### Parts of the exercise
1 – Decide whether each statement agrees with the article on teaching Shakespeare with digital media, answering yes or no and quoting the deciding words: (a) Terry wrote the rap for a tenth-grade English class. (b) York Mills Collegiate Institute is a private school. (c) Peggy O'Brien currently directs education at the Folger Shakespeare Library.
2 – Reproduce the stretch of the article on teaching Shakespeare with digital media from "Terry, a student" through "language and media.".
3 – Carry on the article about teachers using digital media to teach Shakespeare from where it stops.

2.6.12

Teachers Shake Up Shakespeare with Digital Media




"My name is Macbeth / I'm the Thane of Glamis. / I might not be the king / but I'm still hella famous."
Terry, a student at Toronto's York Mills Collegiate Institute, wrote that rap for his tenth-grade English class as part of a music video depicting William Shakespeare's famous play Macbeth. "We got 100 percent on it!" Terry recalls.
More important, adapting the play into a modern rap helped Terry understand the Bard's old English prose. "I'd never had a chance to interpret one of Shakespeare's stories in a contemporary way before," he says. "Shakespeare's stories are timeless."
That kind of genuine enthusiasm from a millennial generation student is music to a teacher's ears. "Terry's video was fantastic," says his teacher, Meredith Szewchuk, who taught the tenth grader last year at York, a public high school. Szewchuk is part of a new wave of Shakespeare teachers who want their teenage students to reimagine the Bard using the younger generation's language and media.
Raps, podcasts, and short films are perfect vehicles for teaching Hamlet and Macbeth, says Peggy O'Brien, the former director of education at the Folger Shakespeare Library, in Washington, DC. "Kids have been handed these plays like they're sacrosanct, holy things, when actually they're gritty and alive."

### Records provided
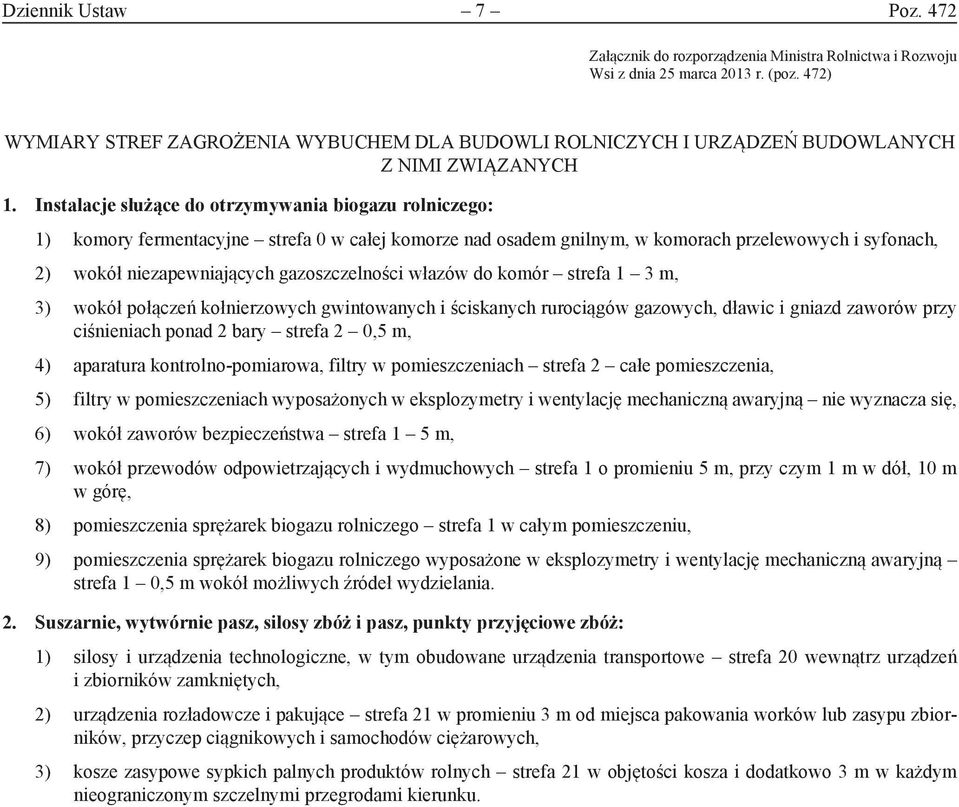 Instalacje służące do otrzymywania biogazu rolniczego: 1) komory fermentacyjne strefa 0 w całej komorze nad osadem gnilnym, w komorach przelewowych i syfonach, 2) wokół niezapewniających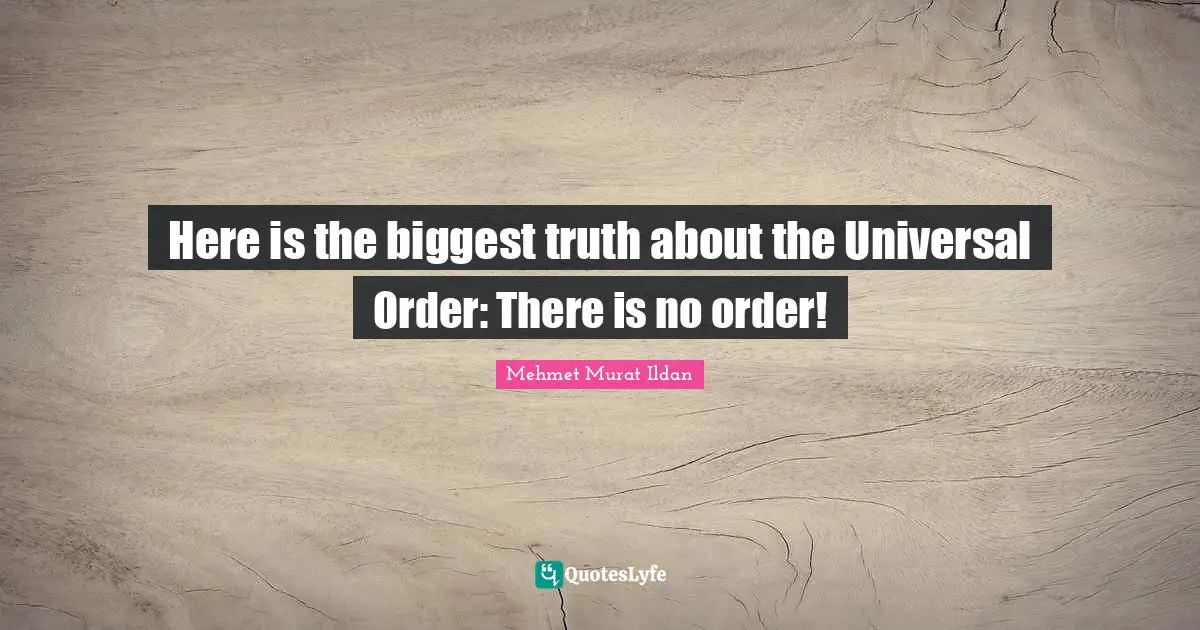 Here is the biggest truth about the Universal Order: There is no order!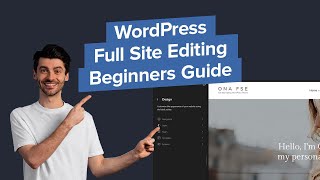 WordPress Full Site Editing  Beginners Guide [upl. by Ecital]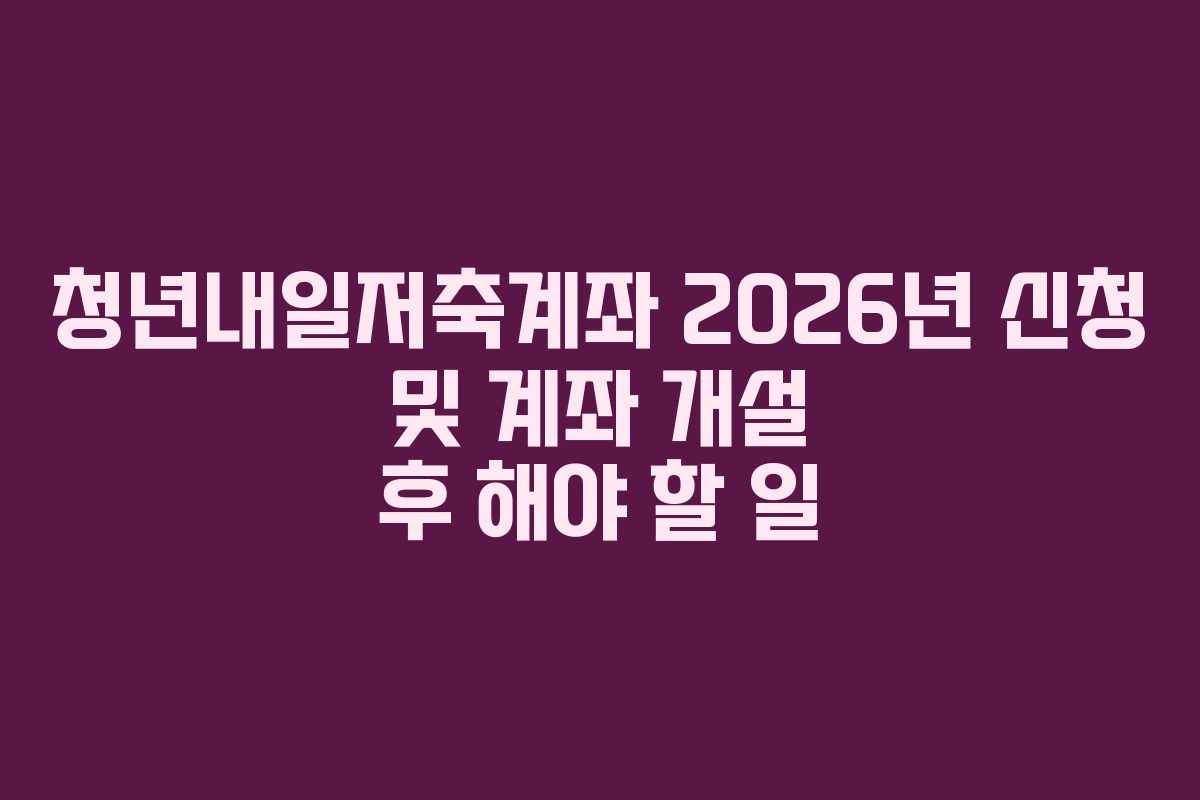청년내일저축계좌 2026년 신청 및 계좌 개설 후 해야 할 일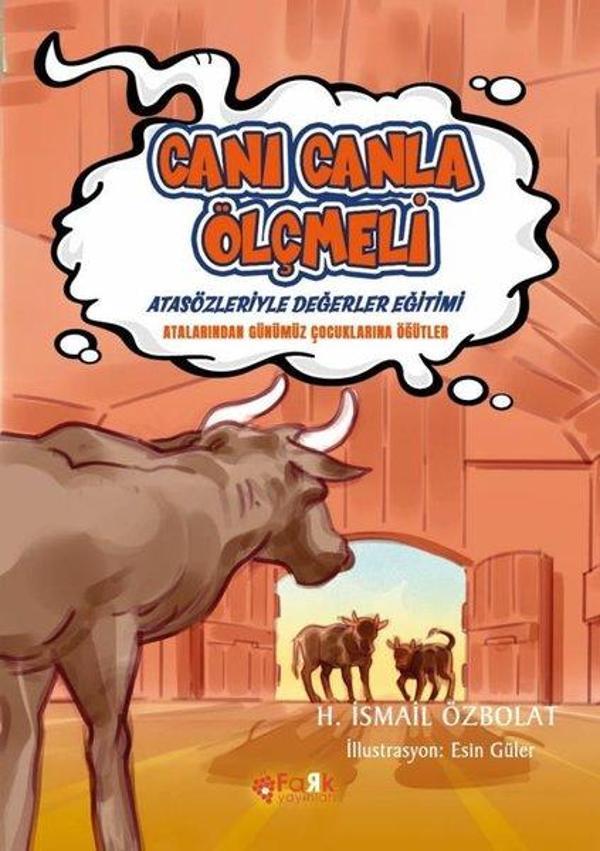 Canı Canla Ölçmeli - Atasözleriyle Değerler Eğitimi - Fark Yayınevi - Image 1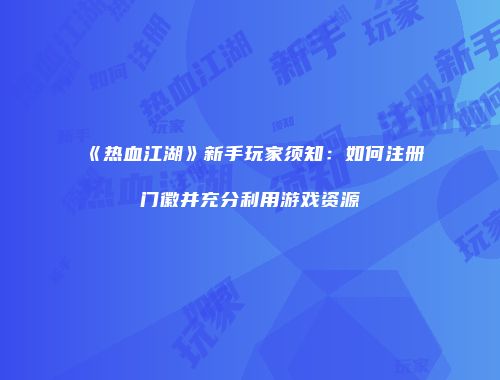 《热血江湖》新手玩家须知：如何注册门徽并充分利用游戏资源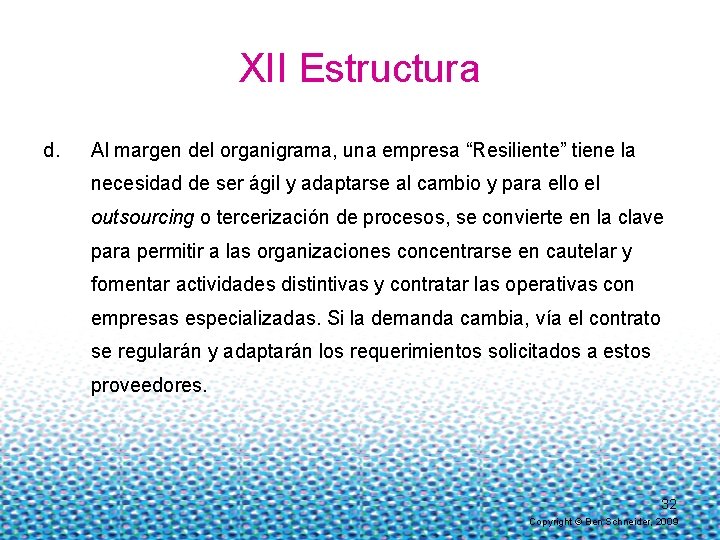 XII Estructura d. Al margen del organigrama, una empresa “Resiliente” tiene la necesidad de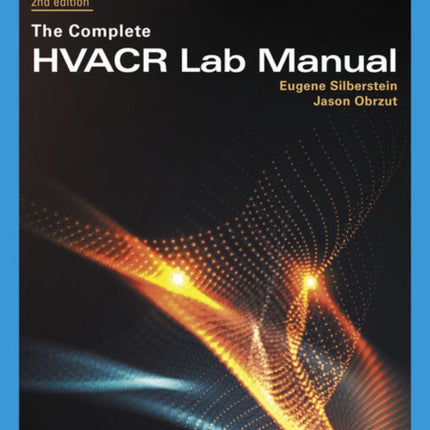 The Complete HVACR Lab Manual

### Answers to the tasks
1 –
(a) Yes: "wrote that rap for his tenth-grade English class"
(b) No: "York, a public high school"
(c) No: "the former director of education at the Folger Shakespeare Library"

2 –
Terry, a student at Toronto's York Mills Collegiate Institute, wrote that rap for his tenth-grade English class as part of a music video depicting William Shakespeare's famous play Macbeth. "We got 100 percent on it!" Terry recalls.
More important, adapting the play into a modern rap helped Terry understand the Bard's old English prose. "I'd never had a chance to interpret one of Shakespeare's stories in a contemporary way before," he says. "Shakespeare's stories are timeless."
That kind of genuine enthusiasm from a millennial generation student is music to a teacher's ears. "Terry's video was fantastic," says his teacher, Meredith Szewchuk, who taught the tenth grader last year at York, a public high school. Szewchuk is part of a new wave of Shakespeare teachers who want their teenage students to reimagine the Bard using the younger generation's language and media.

3 –
As many scholars point out, Shakespeare was the 16th-century equivalent of a remix artist. Most of his plots were borrowed from other authors, and several of his plays were written on the fly in collaboration with others. He would have probably approved of today's participatory culture, in which students simultaneously create and consume art.
Teachers are finding that allowing students to emulate the playwright and make the text their own gets them more excited to learn the plays. "You have to get those words in your mouth and get your body moving," says Robert Young, who holds O'Brien's former position at the library. "Once you perform a scene, you really understand it." Having students perform is the key to learning Shakespeare effectively, and video and audio tools enhance that performance for today's learners.

Shakespeare, Meet YouTube

Joshua Cabat's students film Shakespeare scenes as short videos. "It forces them to envision their own through-line, or interpretation, of the play," says Cabat, who teaches English and film studies at Roslyn High School, in Roslyn Heights, New York. "They have to work with the words and the subtext, getting to the emotional core of the scene."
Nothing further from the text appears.